Sometimes I wonder about my life and the way I’m living.
Other times I don’t. I see myself at
crossroads and jagged cliffs and I wonder how I’ve found my way there. Other
times I dismiss the curiosity and proceed, now-a-days with caution, but
formerly head first and with little consideration in the matter. There are
times when I sit, legs crossed and my back against the wall, sometimes my head
leaned back resting, holding me up, other times with my chin pointed at my
chest and head parallel to the floor. More often than not, there are tears of
salt and misery escaping from my eyes other times, and this is true more now
than ever, there are not; however when there are, anymore, they rain less and
less.
Back in the day I use to black out. Not just from an over
indulgence in alcohol but from rage so blinding my body would shake, my mind
would blank, and my frustrations, fears, and concerns would pour from me in a
volcanic explosion of sulfuric magma. I was an angry soul trapped in a vessel too
weak and limited to contain this emotion. I could not do the things I needed to
do. I could not say the things I needed to say. I could not be the person I
needed to be. The worst part was I could never figure out why. Why can’t I do
the things I truly want? Why can’t I say the things I want to say? Why is it I
can’t quite reach the finish-line and be the person I want to be…or everyone
expect me to be…or that I was destined to be…or that God has envisioned me to
be? I thought there was strength in reservation, restraint, in hiding your
emotions deep in the pit of yourself, in a box with a chain and a lock. But
soon found out that box is only locked for a time; A time such as it is
overflowing with so much frustration, fear, concern, rage, confusion that it
burst into flames, expelling its contents into the air, leaving you to “pick up
the pieces.”
I used to think my parents were to blame for why I could
never be all those things. I was wrong. I could easily blame society for
holding me back but that would be a horrible misconception as well. I could cry
that whoever I was dating at the time was the reason I had failed so completely,
“I’m too busy worrying about his shit to focus, clear-headedly, on my goals;”

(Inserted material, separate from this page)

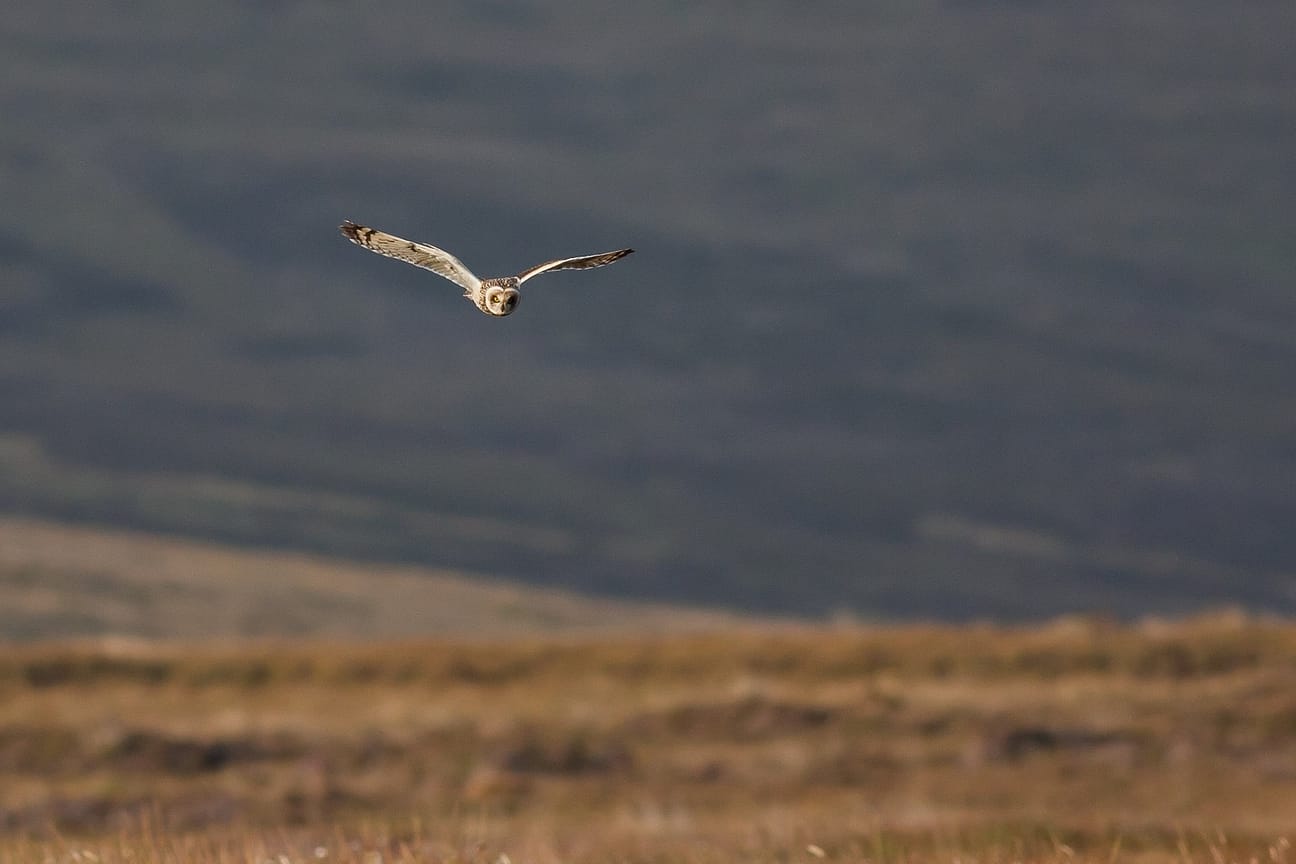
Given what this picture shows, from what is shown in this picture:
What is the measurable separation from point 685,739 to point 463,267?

lies to the pit and core of my soul. Though they are to blame in part, the only
person to blame for my short comings is the person typing these words. I was a
limited, single-minded being. I saw only whatI desired and then expected it
all to manifest from thin air no effort required. Nothing could be anymore
poisonous to a person than the pure unaltered condition of entitlement. But
then I saw myself, like a mirror, in others. I’m not quite sure when I changed.

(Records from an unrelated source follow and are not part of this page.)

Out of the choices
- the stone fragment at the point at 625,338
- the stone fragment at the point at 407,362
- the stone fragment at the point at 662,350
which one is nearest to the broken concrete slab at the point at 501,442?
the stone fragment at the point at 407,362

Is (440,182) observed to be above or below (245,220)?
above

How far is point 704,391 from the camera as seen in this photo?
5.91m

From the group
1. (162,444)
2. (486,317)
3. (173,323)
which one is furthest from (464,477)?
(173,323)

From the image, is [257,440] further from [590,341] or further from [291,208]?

I suspect it was gradually. I know for damn sure I’m not done. This evolution
is finite but the end is light years away. I ascertained this revelation
occurred somewhere between November and December of 2012. And my life’s experiences
continue to build upon it.
I started this free write with the intention to rant about
how far removed I am from the people around me. I feel like in my small group
of friends I have found individuals who think on the same plain as I do. We all
love a lot of the same things but we all share the same philosophies as well.
For example, none of us would belittle another person over something as
insignificant as misfired grammar on an irrelevant social media platform in
earnest, if we recognized said person was hurting. I just don’t understand how
a person could be so unobservant as to only see the minute writing error in a
message rather than the whole picture. But I guess there is my answer…they
don’t see the whole picture. The people I love do (well for the most part)! We
see life, and all its parts, and how important certain things are versus others,
and we choose our battles accordingly. We are wise beyond our years not because
we sat with our heads in books and studied (though majority of us have) but
because we live life and learned from our mistakes, and those of others and
have applied them to our current existence. We have grasped the concept of “don’t
sweat the small stuff” and apparently everyone else has not.
We have experienced loss on varying levels and not let it defeat us.
We have experienced loss on varying levels and not let it defeat us.
This concept baffles me! Why is everyone else not on this
same frequency as we are? Why are people so short sighted?
Many may have heard me say that I have lost all hope for
humanity. Sometimes I say this in jest but for the most part, this is the
truth. It is not me being dramatic. It is very true. I have. It’s only in small
glances that I think humanity is salvageable but there just aren’t enough
people like myself, and my group of friends, to fix this mess. ::: small case
of déjà vu:::
I’m sorry this free write is so negative. I’ve just been in
a peculiar head space recently. There has
been a major and abrupt change in my life and once again I am going to have to
evolve and adapt (though I really don’t want to). I feel this shift may be devastating
to me in which case, I may have to retreat within for a while. Hopefully,
everything will work out and hopefully those measures will not be necessary.